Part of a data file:
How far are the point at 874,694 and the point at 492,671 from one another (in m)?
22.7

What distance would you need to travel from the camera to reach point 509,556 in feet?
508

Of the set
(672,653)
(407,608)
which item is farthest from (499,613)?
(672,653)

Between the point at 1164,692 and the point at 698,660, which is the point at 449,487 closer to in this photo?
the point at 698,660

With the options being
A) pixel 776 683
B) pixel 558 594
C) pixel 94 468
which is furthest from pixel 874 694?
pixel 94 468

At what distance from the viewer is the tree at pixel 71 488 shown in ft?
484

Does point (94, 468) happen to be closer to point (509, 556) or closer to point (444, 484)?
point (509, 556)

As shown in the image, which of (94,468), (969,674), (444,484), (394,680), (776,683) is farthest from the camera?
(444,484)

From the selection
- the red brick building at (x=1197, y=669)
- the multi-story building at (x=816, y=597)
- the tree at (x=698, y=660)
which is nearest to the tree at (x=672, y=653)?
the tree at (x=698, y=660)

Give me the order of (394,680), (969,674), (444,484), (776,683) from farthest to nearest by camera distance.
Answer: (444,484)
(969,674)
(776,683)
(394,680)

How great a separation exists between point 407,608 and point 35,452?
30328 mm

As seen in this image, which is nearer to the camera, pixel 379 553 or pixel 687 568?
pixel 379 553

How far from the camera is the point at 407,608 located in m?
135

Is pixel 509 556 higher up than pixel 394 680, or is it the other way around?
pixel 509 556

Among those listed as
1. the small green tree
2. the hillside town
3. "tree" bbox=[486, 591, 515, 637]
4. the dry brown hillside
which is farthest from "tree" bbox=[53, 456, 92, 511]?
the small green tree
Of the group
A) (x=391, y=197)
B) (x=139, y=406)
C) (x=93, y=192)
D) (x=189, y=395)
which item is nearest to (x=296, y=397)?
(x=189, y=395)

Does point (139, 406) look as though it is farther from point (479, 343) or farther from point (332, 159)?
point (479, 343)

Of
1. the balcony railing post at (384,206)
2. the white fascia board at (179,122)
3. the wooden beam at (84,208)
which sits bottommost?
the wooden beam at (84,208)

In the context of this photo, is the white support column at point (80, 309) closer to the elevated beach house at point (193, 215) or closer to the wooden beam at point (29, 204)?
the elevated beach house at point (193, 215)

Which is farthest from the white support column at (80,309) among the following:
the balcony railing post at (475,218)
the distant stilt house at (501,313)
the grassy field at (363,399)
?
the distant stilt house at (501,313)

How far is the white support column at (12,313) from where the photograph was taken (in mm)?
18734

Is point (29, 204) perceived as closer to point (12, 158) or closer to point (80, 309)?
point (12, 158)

Problem: Write out all the data again, exactly as it appears.

Task answer:
How far are the point at 874,694 and the point at 492,671 from one another (in m)?
22.7

What distance would you need to travel from the camera to reach point 509,556 in feet?
508

Of the set
(672,653)
(407,608)
which item is farthest from (499,613)?
(672,653)

Between the point at 1164,692 and the point at 698,660, which is the point at 449,487 closer to in this photo?
the point at 698,660

With the options being
A) pixel 776 683
B) pixel 558 594
C) pixel 94 468
which is furthest from pixel 874 694?
pixel 94 468

At what distance from the viewer is the tree at pixel 71 488 shown in ft?
484

Does point (94, 468) happen to be closer to point (509, 556) or closer to point (444, 484)?
point (509, 556)

As shown in the image, which of (94,468), (969,674), (444,484), (394,680), (776,683) is farthest from the camera?
(444,484)

From the selection
- the red brick building at (x=1197, y=669)
- the multi-story building at (x=816, y=597)
- the tree at (x=698, y=660)
which is nearest to the tree at (x=672, y=653)?
the tree at (x=698, y=660)

Give me the order of (394,680), (969,674), (444,484), (776,683) from farthest to nearest by camera distance.
Answer: (444,484)
(969,674)
(776,683)
(394,680)

How great a separation exists between point 407,608 and point 35,452?
30328 mm

As seen in this image, which is nearer to the camera, pixel 379 553 or pixel 687 568?
pixel 379 553

How far from the camera is the point at 407,608 located in m?
135

Is pixel 509 556 higher up than pixel 394 680, or is it the other way around?
pixel 509 556

Among those listed as
1. the small green tree
2. the hillside town
3. "tree" bbox=[486, 591, 515, 637]
4. the dry brown hillside
which is farthest from "tree" bbox=[53, 456, 92, 511]?
the small green tree
Of the group
A) (x=391, y=197)
B) (x=139, y=406)
C) (x=93, y=192)
D) (x=189, y=395)
which item is nearest to (x=296, y=397)?
(x=189, y=395)

Does point (139, 406) look as though it is farther from point (479, 343) or farther from point (332, 159)?
point (479, 343)

Of
1. the balcony railing post at (384,206)
2. the white fascia board at (179,122)
3. the wooden beam at (84,208)
which sits bottommost?
the wooden beam at (84,208)

In the context of this photo, is the white support column at point (80, 309) closer to the elevated beach house at point (193, 215) or closer to the wooden beam at point (29, 204)?
the elevated beach house at point (193, 215)

Which is farthest from the white support column at (80,309) among the following:
the balcony railing post at (475,218)
the distant stilt house at (501,313)
the grassy field at (363,399)
?
the distant stilt house at (501,313)

How far is the white support column at (12,313) from where the photograph was taken (in mm)?
18734

Is point (29, 204) perceived as closer to point (12, 158) or closer to point (80, 309)?
point (12, 158)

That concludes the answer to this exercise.